For mild cases of hyperketonemia (e.g., BHB less than 2.5 mmol per L), we recommend oral drenching with 10 ounces of propylene glycol once daily for three to five days. More severe cases of hyperketonemia may benefit from a single infusion of intravenous dextrose (250 to 500 cc of 50 percent dextrose) in addition to propylene glycol.

Next, you need to calculate the herd prevalence as the number of positive animals to number of all animals tested. If you have 15 percent of animals positive or less, we recommend you keep monitoring the herd prevalence on a monthly basis, as this is the lowest-risk category, and to only treat those animals found positive during monitoring.

If your herd level prevalence is between 16 and 40 percent (medium-risk category), we recommend that all cows between three and nine days in milk should be sampled twice a week, and those cows identified as positive should be treated to avoid negative health and production consequences as outlined above.

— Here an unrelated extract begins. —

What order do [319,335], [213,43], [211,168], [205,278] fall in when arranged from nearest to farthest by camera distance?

If your herd level prevalence is higher than 40 percent, treating all animals without testing starting at three days in milk for five days with a propylene glycol drench once daily is more economical than testing individual cows.

If you are in the medium- and high-risk category, we recommend you work with your veterinarian and nutritionist toward reducing your herd prevalence, taking all the possible contributing factors that may apply to your specific situation into account.  PD

The group of authors – Sabine Mann, DVM, Ph.D., DipECBHM; Jessica McArt, DVM, Ph.D.; and Daryl Nydam, DVM, Ph.D. – are part of the faculty at Cornell University.